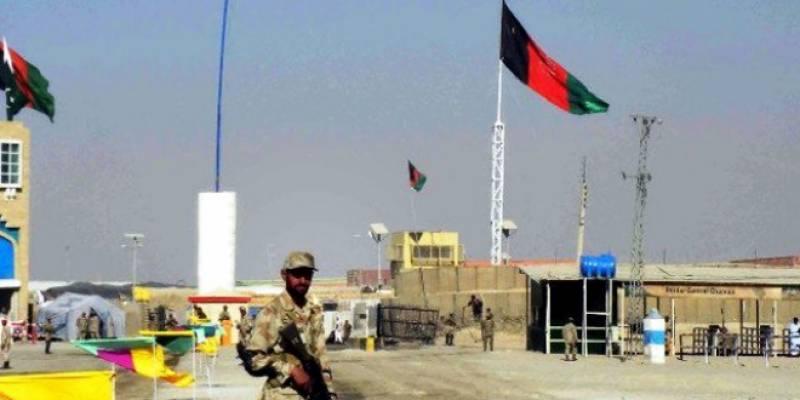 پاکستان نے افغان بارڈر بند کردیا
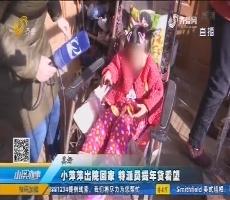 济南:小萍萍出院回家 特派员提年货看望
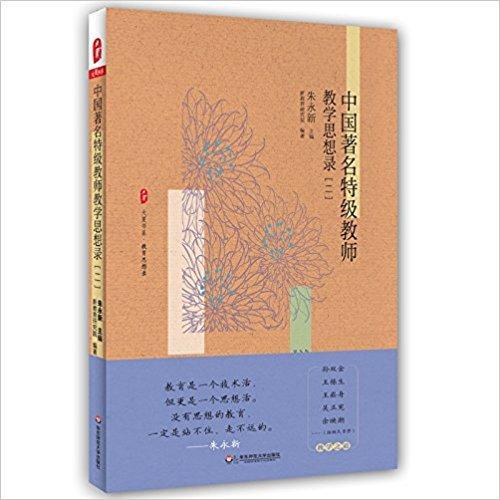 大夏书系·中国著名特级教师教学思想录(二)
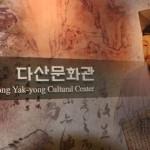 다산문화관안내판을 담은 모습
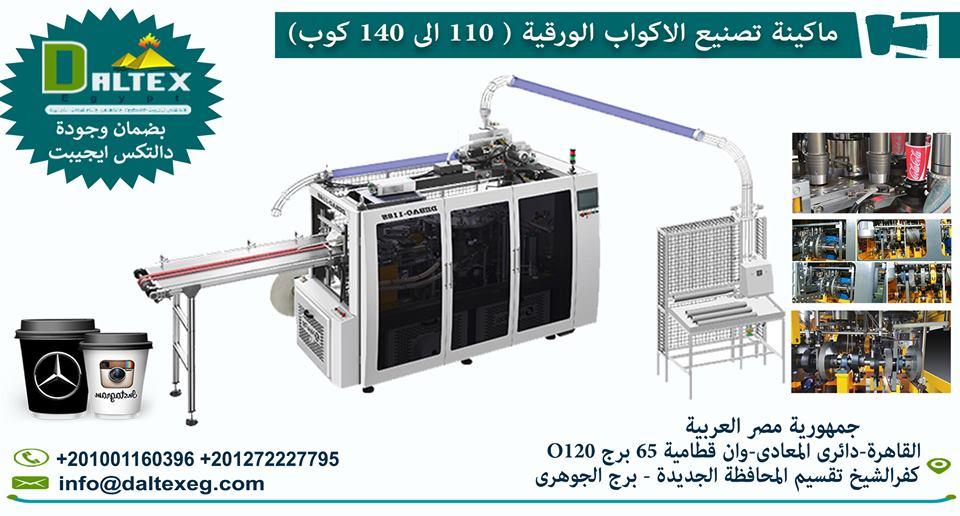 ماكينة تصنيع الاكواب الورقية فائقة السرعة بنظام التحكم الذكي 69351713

_ _ _

■ WHAT YOU WILL DO ■
Output precisely the lines in the material above from the line containing "다산문화관안내판을 담은 모습" through its last line, and omit pictures.

■ ANSWER TO THIS PROBLEM ■
 다산문화관안내판을 담은 모습
 ماكينة تصنيع الاكواب الورقية فائقة السرعة بنظام التحكم الذكي 69351713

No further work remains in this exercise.